Starting with the line that contains "Is the relationship" and ending with the last line of the entries, rewrite those lines as a Markdown table with the columns Row and Line. Give each non-blank line its own numbered row and leave out blank lines.

--- Provided records ---

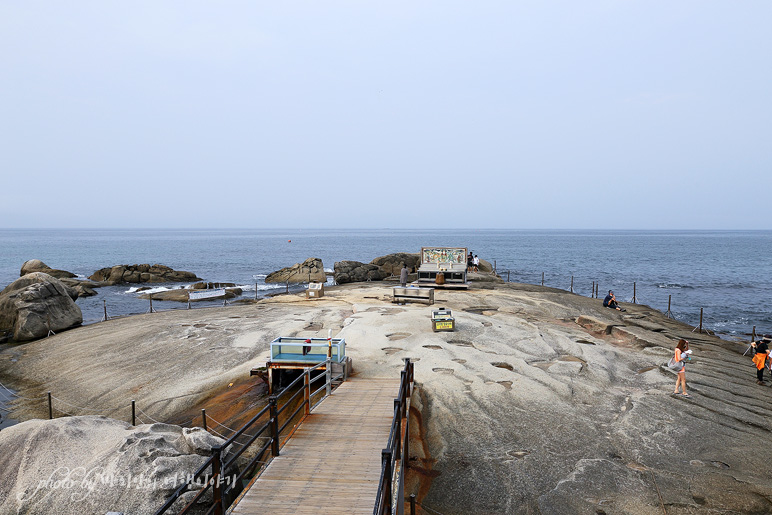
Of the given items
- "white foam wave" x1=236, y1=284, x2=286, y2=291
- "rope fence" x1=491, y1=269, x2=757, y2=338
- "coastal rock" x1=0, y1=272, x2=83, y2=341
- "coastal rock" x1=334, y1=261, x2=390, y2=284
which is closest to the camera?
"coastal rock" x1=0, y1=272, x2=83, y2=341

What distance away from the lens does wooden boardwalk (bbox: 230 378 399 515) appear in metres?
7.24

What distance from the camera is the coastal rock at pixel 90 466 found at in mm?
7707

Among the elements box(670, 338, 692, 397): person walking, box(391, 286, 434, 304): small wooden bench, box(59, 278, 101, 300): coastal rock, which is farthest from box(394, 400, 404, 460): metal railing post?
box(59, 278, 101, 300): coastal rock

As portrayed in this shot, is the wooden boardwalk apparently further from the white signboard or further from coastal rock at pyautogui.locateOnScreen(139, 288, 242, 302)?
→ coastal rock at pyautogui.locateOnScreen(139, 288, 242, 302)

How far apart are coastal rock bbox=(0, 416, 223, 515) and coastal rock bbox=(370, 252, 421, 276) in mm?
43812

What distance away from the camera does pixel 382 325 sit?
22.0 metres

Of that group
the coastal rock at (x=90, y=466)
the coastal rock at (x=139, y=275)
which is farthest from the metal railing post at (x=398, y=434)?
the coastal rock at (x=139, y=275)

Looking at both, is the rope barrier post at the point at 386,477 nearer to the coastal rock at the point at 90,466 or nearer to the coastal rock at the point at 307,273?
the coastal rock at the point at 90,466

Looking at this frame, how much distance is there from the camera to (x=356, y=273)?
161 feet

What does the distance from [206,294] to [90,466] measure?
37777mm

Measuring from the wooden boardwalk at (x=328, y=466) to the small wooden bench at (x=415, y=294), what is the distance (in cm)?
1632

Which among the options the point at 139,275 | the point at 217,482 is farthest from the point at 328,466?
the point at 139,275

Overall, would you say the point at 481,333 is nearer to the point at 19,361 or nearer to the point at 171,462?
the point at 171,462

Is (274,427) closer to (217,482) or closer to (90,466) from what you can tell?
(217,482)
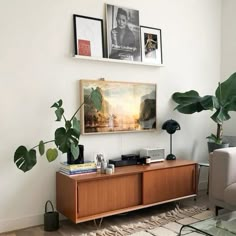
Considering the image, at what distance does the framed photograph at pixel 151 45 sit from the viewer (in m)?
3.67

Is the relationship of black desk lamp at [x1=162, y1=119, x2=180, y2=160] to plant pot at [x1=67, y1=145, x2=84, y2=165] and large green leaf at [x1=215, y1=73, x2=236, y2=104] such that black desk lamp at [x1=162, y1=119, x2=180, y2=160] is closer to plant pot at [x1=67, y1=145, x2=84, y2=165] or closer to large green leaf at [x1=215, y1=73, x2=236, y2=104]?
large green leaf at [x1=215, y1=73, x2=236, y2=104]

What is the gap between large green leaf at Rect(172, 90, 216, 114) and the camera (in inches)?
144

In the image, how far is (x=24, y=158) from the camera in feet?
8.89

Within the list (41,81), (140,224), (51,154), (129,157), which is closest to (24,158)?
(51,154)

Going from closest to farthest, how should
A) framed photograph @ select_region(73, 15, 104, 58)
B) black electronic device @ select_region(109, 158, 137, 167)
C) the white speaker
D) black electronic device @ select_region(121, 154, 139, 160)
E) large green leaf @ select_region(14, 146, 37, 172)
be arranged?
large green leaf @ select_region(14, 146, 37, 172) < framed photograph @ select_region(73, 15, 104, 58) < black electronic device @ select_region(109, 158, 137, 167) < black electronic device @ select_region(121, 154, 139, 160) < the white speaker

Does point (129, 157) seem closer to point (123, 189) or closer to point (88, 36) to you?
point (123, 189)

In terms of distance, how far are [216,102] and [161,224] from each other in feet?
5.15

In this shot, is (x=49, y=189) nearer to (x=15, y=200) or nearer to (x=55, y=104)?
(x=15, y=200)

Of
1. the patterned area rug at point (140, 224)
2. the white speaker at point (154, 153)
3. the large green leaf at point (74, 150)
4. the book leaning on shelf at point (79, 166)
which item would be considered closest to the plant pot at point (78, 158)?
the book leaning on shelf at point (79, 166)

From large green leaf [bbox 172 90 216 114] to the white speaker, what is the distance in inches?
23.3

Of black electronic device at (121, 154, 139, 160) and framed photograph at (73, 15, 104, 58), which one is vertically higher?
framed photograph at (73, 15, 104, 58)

---

Solution below
| Row | Line |
|---|---|
| 1 | Is the relationship of black desk lamp at [x1=162, y1=119, x2=180, y2=160] to plant pot at [x1=67, y1=145, x2=84, y2=165] and large green leaf at [x1=215, y1=73, x2=236, y2=104] such that black desk lamp at [x1=162, y1=119, x2=180, y2=160] is closer to plant pot at [x1=67, y1=145, x2=84, y2=165] or closer to large green leaf at [x1=215, y1=73, x2=236, y2=104]? |
| 2 | large green leaf at [x1=215, y1=73, x2=236, y2=104] |
| 3 | What is the gap between large green leaf at Rect(172, 90, 216, 114) and the camera (in inches)? |
| 4 | 144 |
| 5 | In the image, how far is (x=24, y=158) from the camera in feet? |
| 6 | 8.89 |
| 7 | Within the list (41,81), (140,224), (51,154), (129,157), which is closest to (24,158)? |
| 8 | (51,154) |
| 9 | Going from closest to farthest, how should |
| 10 | A) framed photograph @ select_region(73, 15, 104, 58) |
| 11 | B) black electronic device @ select_region(109, 158, 137, 167) |
| 12 | C) the white speaker |
| 13 | D) black electronic device @ select_region(121, 154, 139, 160) |
| 14 | E) large green leaf @ select_region(14, 146, 37, 172) |
| 15 | be arranged? |
| 16 | large green leaf @ select_region(14, 146, 37, 172) < framed photograph @ select_region(73, 15, 104, 58) < black electronic device @ select_region(109, 158, 137, 167) < black electronic device @ select_region(121, 154, 139, 160) < the white speaker |
| 17 | Does point (129, 157) seem closer to point (123, 189) or closer to point (88, 36) to you? |
| 18 | point (123, 189) |
| 19 | In terms of distance, how far are [216,102] and [161,224] from each other in feet? |
| 20 | 5.15 |
| 21 | In this shot, is (x=49, y=189) nearer to (x=15, y=200) or nearer to (x=55, y=104)? |
| 22 | (x=15, y=200) |
| 23 | Of |
| 24 | 1. the patterned area rug at point (140, 224) |
| 25 | 2. the white speaker at point (154, 153) |
| 26 | 3. the large green leaf at point (74, 150) |
| 27 | 4. the book leaning on shelf at point (79, 166) |
| 28 | which item would be considered closest to the plant pot at point (78, 158)? |
| 29 | the book leaning on shelf at point (79, 166) |
| 30 | From large green leaf [bbox 172 90 216 114] to the white speaker, what is the distance in inches? |
| 31 | 23.3 |
| 32 | Of black electronic device at (121, 154, 139, 160) and framed photograph at (73, 15, 104, 58), which one is vertically higher? |
| 33 | framed photograph at (73, 15, 104, 58) |